BEGIN PROVIDED RECORDS

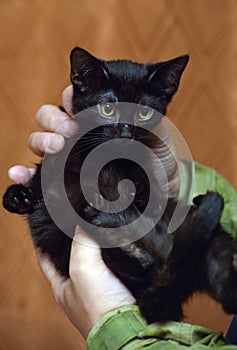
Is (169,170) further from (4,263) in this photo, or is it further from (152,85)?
(4,263)

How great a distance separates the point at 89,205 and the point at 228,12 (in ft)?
3.59

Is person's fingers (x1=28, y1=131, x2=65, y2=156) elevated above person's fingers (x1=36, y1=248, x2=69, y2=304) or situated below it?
above

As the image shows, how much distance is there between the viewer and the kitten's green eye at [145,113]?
3.09 ft

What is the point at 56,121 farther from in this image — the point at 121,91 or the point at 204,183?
the point at 204,183

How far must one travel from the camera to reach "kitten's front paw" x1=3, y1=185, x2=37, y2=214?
3.06ft

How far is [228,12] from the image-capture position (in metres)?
1.73

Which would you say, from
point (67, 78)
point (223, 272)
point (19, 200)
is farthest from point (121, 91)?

END PROVIDED RECORDS

> _WHAT YOU ARE ASKED TO DO_
Without the pictures, return all the records precisely as they stand.

> _FULL RESPONSE_
Is (169,170) further from (4,263) in this photo, or is it further from (152,85)?
(4,263)

How great a distance separates the point at 89,205 and the point at 228,12 (in ft)?
3.59

Is person's fingers (x1=28, y1=131, x2=65, y2=156) elevated above person's fingers (x1=36, y1=248, x2=69, y2=304) or situated below it?
above

As the image shows, how much distance is there between the viewer and the kitten's green eye at [145,113]?
3.09 ft

What is the point at 56,121 farther from in this image — the point at 121,91 or the point at 204,183?
the point at 204,183

How far must one travel from the camera to reach "kitten's front paw" x1=3, y1=185, x2=37, y2=214?
3.06ft

How far is [228,12] from the image-capture position (in metres)?
1.73

Which would you say, from
point (67, 78)
point (223, 272)
point (19, 200)
is farthest from point (121, 91)?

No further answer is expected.